Mexican amber, also known as Chiapas Amber is amber found in Mexico, created during the Early Miocene  and middle Miocene epochs of the Cenozoic Era in southwestern North America. As with other ambers, a wide variety of taxa have been found as inclusions including insects and other arthropods, as well as plant fragments and epiphyllous fungi.

Context 

Mexican amber is mainly recovered from fossil bearing rocks in the Simojovel region of Chiapas, Mexico. It is one of the main minerals recovered in the state of Chiapas, much of which is from 15 to 23 million years old, with quality comparable to that found in the Dominican Republic. Chiapan amber has a number of unique qualities, including much that is clear all the way through and some with fossilized insects and plants. Most Chiapan amber is worked into jewelry including pendants, rings and necklaces. Colors vary from white to yellow/orange to a deep red, but there are also green and pink tones as well. Since pre-Hispanic times, native peoples have believed amber to have healing and protective qualities.

The largest amber mine is in Simojovel, a small village 130 km from Tuxtla Gutiérrez, which produces 95% of Chiapas' amber. Other mines are found in Huitiupán, Totolapa, El Bosque, Pueblo Nuevo Solistahuacán, Pantelhó and San Andrés Duraznal. According to the Museum of Amber in San Cristóbal, almost 300 kg of amber is extracted per month from the state. Prices vary depending on quality and color.

The amber dates from between 15 million years old, for the youngest sediments of the Balumtun Sandstone and 22.5 million years old for the oldest La Quinta Formation.

◆ Short task 1:
Answer these about the passage on Mexican amber:
(a) Which village produces 95% of Chiapas' amber?
(b) How much amber is taken from the state each month, according to the Museum of Amber in San Cristóbal?
(c) What is most Chiapan amber made into?
◆ Short task 2: Carry on the passage about Mexican amber from the point where it stops.
The source data has no part in any of this.

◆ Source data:
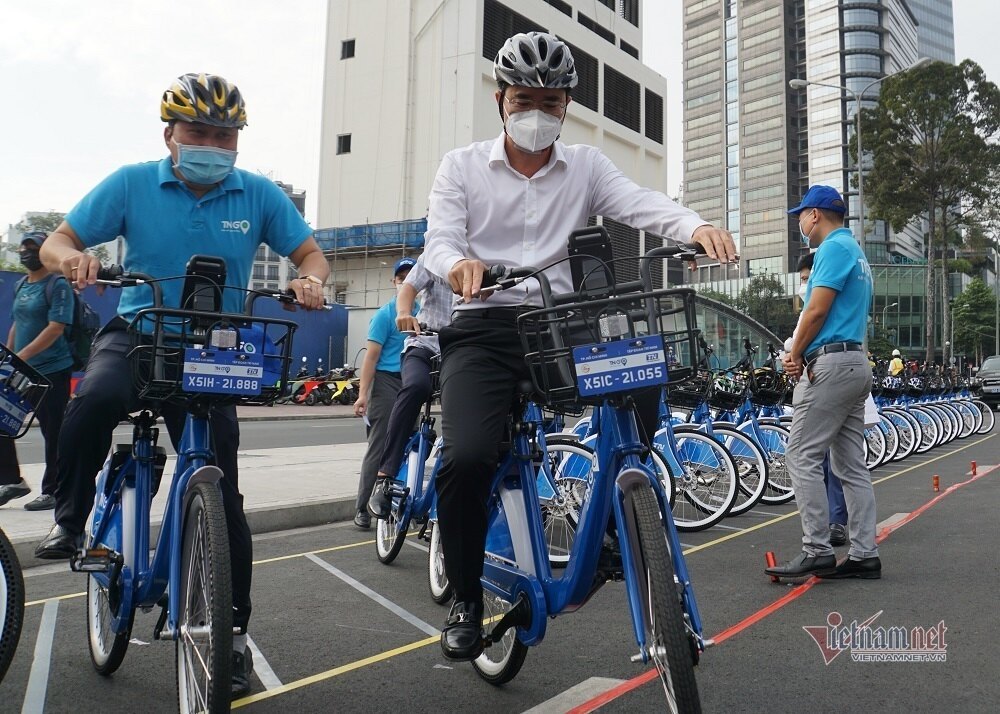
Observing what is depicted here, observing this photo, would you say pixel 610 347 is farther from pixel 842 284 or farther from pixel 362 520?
pixel 362 520

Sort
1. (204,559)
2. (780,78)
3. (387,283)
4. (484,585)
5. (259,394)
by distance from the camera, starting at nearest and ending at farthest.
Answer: (204,559) < (259,394) < (484,585) < (387,283) < (780,78)

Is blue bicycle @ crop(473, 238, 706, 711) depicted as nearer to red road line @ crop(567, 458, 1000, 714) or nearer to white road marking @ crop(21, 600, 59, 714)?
red road line @ crop(567, 458, 1000, 714)

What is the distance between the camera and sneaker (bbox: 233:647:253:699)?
2.96 m

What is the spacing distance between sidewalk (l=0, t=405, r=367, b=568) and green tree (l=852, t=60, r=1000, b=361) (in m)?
33.0

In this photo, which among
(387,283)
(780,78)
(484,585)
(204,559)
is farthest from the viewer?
(780,78)

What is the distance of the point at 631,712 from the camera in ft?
9.21

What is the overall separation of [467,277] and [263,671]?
1.78m

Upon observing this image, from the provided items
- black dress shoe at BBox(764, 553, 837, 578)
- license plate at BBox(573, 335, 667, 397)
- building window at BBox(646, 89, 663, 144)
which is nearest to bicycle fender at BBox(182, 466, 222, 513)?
license plate at BBox(573, 335, 667, 397)

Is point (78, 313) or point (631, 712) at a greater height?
point (78, 313)

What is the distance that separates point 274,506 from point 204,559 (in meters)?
4.29

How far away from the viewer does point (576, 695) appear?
299cm

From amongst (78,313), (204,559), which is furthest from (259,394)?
(78,313)

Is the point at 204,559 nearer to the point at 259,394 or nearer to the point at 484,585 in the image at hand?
the point at 259,394

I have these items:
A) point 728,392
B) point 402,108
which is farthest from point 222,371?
point 402,108
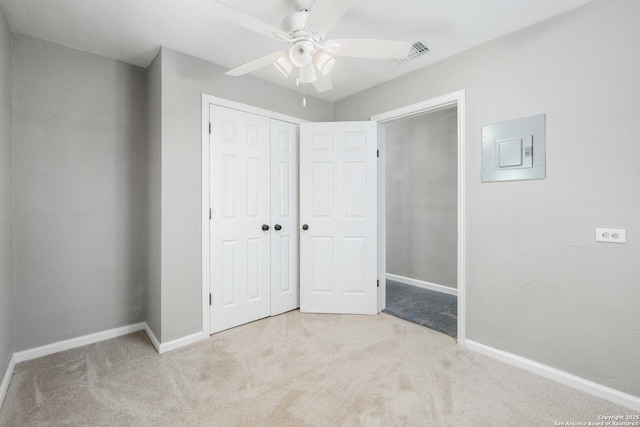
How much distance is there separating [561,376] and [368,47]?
8.17 ft

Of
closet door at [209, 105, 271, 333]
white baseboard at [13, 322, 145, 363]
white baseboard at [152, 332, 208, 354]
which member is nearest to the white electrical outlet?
closet door at [209, 105, 271, 333]

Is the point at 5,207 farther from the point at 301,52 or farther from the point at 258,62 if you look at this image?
the point at 301,52

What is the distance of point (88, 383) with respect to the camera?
1.88 m

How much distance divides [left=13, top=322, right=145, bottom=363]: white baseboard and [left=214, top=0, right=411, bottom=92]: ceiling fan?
2.45 metres

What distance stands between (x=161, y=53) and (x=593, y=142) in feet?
10.4

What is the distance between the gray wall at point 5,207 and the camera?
5.92 ft

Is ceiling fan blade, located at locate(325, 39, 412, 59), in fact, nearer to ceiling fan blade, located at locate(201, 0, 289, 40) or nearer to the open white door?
ceiling fan blade, located at locate(201, 0, 289, 40)

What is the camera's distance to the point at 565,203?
189 centimetres

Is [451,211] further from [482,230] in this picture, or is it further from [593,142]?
[593,142]

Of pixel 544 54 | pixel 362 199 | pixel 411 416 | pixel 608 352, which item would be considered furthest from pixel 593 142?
pixel 411 416

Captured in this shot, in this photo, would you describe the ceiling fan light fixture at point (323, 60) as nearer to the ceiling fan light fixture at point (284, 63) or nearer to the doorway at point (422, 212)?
the ceiling fan light fixture at point (284, 63)

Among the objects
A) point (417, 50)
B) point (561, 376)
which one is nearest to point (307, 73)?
point (417, 50)

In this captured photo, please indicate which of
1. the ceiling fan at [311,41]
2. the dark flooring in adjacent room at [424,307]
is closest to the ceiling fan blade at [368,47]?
the ceiling fan at [311,41]

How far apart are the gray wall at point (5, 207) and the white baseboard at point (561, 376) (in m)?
3.38
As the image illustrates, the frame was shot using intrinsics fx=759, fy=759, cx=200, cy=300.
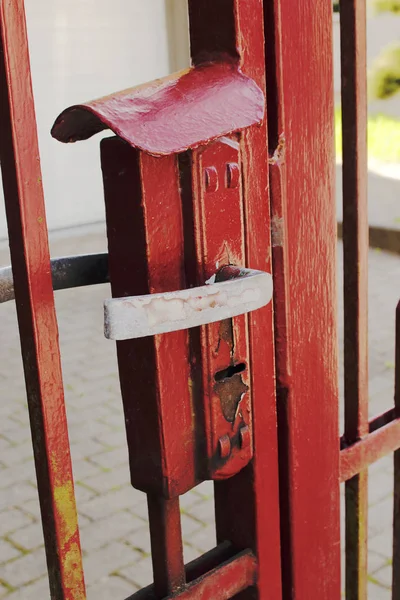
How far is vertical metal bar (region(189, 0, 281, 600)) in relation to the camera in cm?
86

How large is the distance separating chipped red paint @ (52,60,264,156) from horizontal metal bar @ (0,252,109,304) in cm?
20

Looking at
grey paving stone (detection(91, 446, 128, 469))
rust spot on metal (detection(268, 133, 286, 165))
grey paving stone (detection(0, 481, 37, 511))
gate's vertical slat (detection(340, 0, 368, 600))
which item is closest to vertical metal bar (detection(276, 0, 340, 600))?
rust spot on metal (detection(268, 133, 286, 165))

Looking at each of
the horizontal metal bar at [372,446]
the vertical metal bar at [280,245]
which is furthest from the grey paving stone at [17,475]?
the vertical metal bar at [280,245]

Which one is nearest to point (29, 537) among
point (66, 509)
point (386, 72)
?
point (66, 509)

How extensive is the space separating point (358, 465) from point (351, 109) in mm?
549

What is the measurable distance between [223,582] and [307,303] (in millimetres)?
380

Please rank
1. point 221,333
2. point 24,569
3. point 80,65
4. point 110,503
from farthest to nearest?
point 80,65, point 110,503, point 24,569, point 221,333

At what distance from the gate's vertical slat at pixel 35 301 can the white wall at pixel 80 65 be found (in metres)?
7.56

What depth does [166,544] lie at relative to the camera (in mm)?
911

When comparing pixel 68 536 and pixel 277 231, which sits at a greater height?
pixel 277 231

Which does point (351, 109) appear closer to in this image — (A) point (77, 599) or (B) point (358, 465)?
(B) point (358, 465)

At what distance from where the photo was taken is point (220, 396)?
2.89 ft

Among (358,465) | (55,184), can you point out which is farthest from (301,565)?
(55,184)

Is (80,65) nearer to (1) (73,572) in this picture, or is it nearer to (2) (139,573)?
(2) (139,573)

◆ Response 1:
(a) Simojovel
(b) Almost 300 kg
(c) Jewelry, including pendants, rings and necklaces

◆ Response 2:
Origin 
The amber was produced by either the two extinct leguminous trees Hymenaea mexicana or Hymenaea allendis, both of which were initially described from fossil flowers included in Mexican amber.

Fossil inclusions 

The Tityus apozonalli scorpion holotype fossil is composed of a very complete adult male recovered from the Guadalupe Victoria site. The amber dates from between 23 million years old at the oldest and 15 million years at the youngest. The Guadalupe Victoria site is an outcrop of amber bearing strata belonging to the Mazantic Shale and Balumtum Sandstone. The deposits preserve a transitional river or stream environments near the coast and preserves fossils of a mangrove forest ecosystem. Asteromites mexicanus is an epiphyllous coelomycetes fungus species recovered on a petal. Nine specimens of Miocene crabs are known as inclusions in Chiapas amber.

Arthropod species 
 Anbarrhacus adamantis (a millipede)
 Aphaenogaster praerelicta  (an ant)
 Culoptila aguilerai (a caddisfly)
 Dicromantispa electromexicana (a mantidfly)
 Hyptia deansi (a wasp)
 Leptopharsa tacanae (a lace bug)
 Maatidesmus paachtun (a millipede)
 Mastotermes electromexicus (a termite)
 Parastemmiulus elektron (a millipede)
 Schwenckfeldina archoica (a fungus gnat)
 Termitaradus protera (a termite bug)
 Tonocatecutlius sp. (a planthopper)
 Tityus apozonalli (a scorpion)
 Tityus knodeli (a scorpion)
 Tesserocerus simojovelensis Peris and Solórzano Kraemer 2015 (ambrosia beetle)
 Cenocephalus tenuis Peris and Solórzano Kraemer 2015 (ambrosia beetle)
 Mesorhaga pseudolacrymans Bickel 2016  (long-legged fly)
 Amblypsilopus monicae Bickel 2016 (long-legged fly)
 Medetera totolapa Bickel 2016  (long-legged fly)
 Medetera amissa Bickel 2016  (long-legged fly)
 Peloropeodes paleomexicana Bickel 2016  (long-legged fly)
 Neoparentia chiapensis Bickel 2016  (long-legged fly)
 Litaneutria pilosuspedes Terriquez et al. 2022 (mantis)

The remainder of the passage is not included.